PROVIDED DATA:
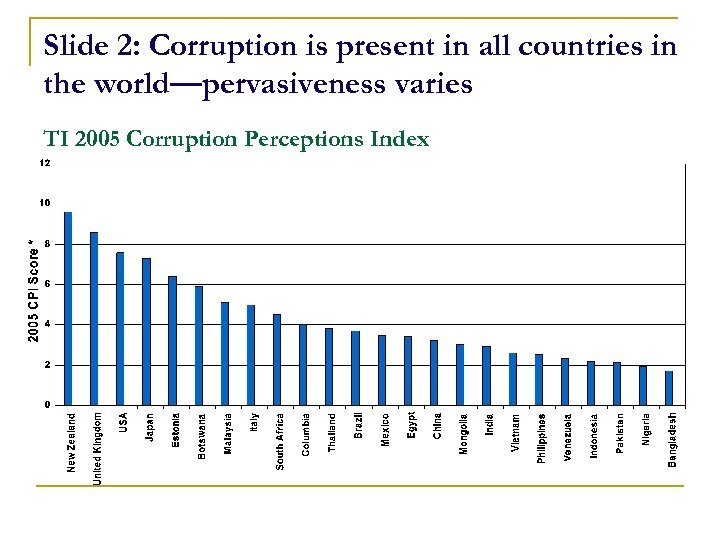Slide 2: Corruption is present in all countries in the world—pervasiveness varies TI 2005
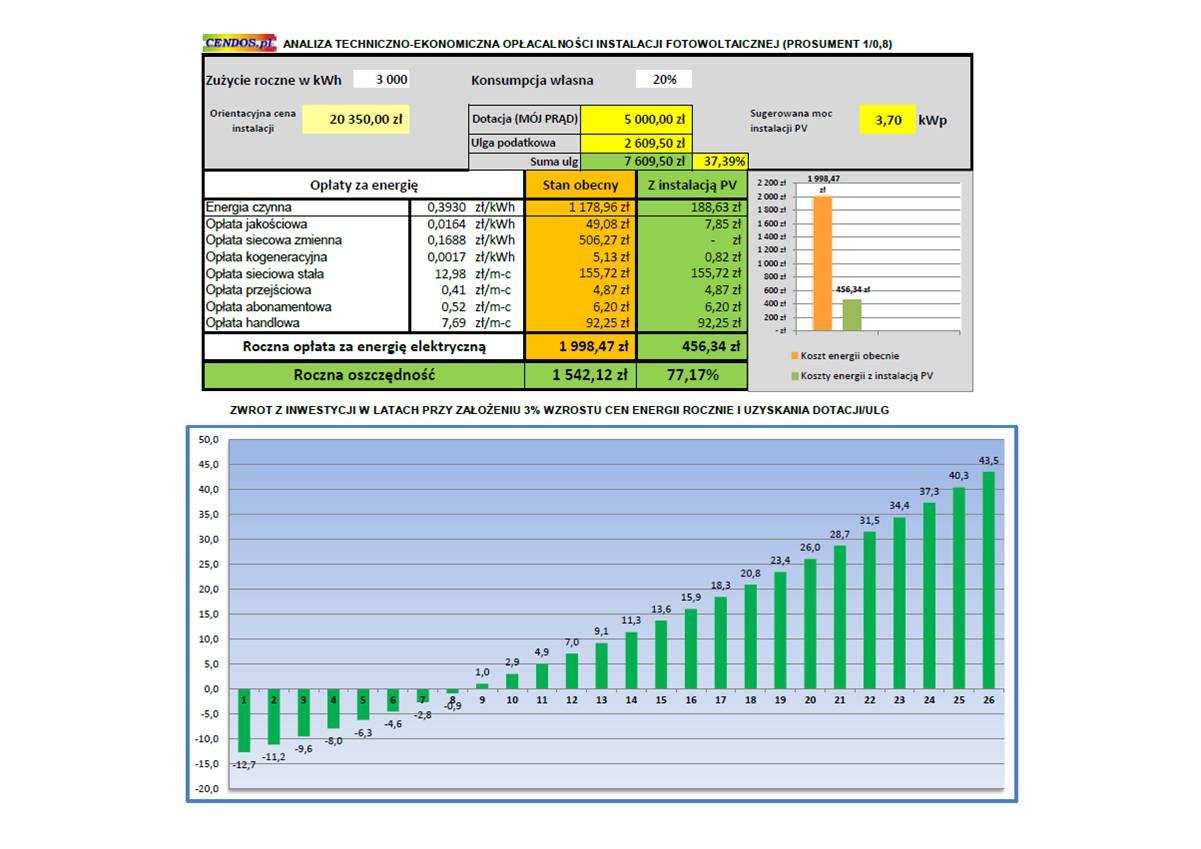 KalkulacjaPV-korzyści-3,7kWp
==
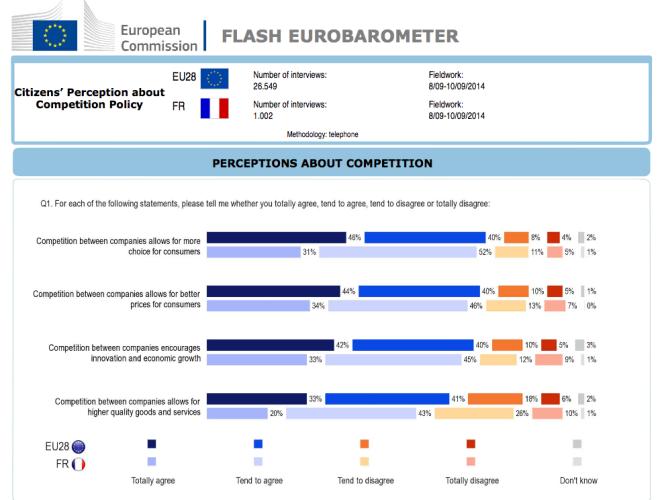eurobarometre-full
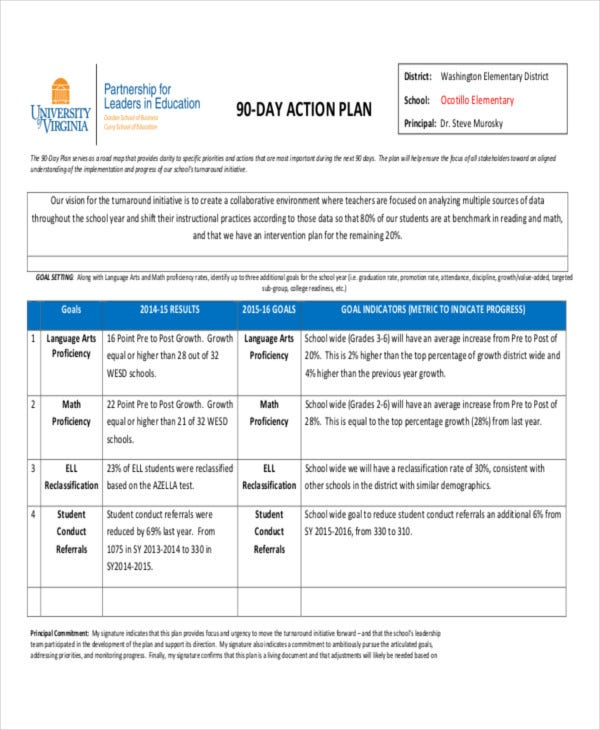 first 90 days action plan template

WORK ORDER:
Starting at the line above that has "eurobarometre-full" and ending at the line that has "first 90 days action plan template", copy each line exactly, leaving the pictures out and adding nothing.

RESULT OF THIS TASK:
eurobarometre-full
 first 90 days action plan template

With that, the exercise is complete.